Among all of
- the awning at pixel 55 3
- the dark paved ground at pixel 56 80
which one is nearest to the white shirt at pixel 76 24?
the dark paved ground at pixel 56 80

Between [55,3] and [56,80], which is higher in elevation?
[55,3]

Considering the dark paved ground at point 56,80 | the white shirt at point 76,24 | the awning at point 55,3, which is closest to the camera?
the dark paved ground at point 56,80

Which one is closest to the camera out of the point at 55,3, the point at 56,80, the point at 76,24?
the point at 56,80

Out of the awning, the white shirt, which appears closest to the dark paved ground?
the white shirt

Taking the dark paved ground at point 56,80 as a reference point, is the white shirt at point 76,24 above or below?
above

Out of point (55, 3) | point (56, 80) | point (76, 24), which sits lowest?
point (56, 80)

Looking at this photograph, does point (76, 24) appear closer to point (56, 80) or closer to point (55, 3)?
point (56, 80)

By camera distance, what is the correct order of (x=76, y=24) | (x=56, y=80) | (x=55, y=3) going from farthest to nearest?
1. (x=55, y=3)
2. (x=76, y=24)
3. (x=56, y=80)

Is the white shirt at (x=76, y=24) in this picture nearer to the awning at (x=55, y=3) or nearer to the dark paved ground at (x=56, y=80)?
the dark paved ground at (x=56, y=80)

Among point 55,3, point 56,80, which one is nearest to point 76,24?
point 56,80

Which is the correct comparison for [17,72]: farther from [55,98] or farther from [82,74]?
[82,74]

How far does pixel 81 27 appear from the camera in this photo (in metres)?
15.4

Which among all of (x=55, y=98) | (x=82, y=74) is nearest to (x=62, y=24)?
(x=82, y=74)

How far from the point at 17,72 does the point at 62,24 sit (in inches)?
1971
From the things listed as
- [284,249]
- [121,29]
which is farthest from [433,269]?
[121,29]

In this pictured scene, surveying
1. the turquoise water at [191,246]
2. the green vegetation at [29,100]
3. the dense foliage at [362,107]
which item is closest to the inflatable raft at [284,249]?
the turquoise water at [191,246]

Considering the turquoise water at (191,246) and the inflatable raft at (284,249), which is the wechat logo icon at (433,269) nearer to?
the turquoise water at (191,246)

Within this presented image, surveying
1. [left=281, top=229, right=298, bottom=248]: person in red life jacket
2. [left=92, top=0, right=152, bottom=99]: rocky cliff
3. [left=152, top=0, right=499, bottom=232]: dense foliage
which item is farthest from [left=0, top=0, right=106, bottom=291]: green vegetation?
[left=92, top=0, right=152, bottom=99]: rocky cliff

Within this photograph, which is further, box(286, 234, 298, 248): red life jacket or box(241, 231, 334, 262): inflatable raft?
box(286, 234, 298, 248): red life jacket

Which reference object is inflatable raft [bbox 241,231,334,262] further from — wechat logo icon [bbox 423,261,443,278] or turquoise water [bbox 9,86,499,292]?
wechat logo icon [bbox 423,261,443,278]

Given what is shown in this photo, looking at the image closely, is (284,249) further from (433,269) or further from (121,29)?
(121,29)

===============

_AIM OF THE EXERCISE_: Output the part of the lines that opens with the line containing "Within this presented image, surveying" and closes at the end of the lines as a two-column CSV with columns named text and answer. Put one row per item, wrap each field in quotes, and replace its line breaks with spaces.

_SOLUTION TO THIS EXERCISE_:
text,answer
"Within this presented image, surveying 1. [left=281, top=229, right=298, bottom=248]: person in red life jacket 2. [left=92, top=0, right=152, bottom=99]: rocky cliff 3. [left=152, top=0, right=499, bottom=232]: dense foliage which item is farthest from [left=0, top=0, right=106, bottom=291]: green vegetation?","[left=92, top=0, right=152, bottom=99]: rocky cliff"
"Within this photograph, which is further, box(286, 234, 298, 248): red life jacket or box(241, 231, 334, 262): inflatable raft?","box(286, 234, 298, 248): red life jacket"
"Which reference object is inflatable raft [bbox 241,231,334,262] further from — wechat logo icon [bbox 423,261,443,278] or turquoise water [bbox 9,86,499,292]?","wechat logo icon [bbox 423,261,443,278]"
"Given what is shown in this photo, looking at the image closely, is (284,249) further from (433,269) or further from (121,29)?","(121,29)"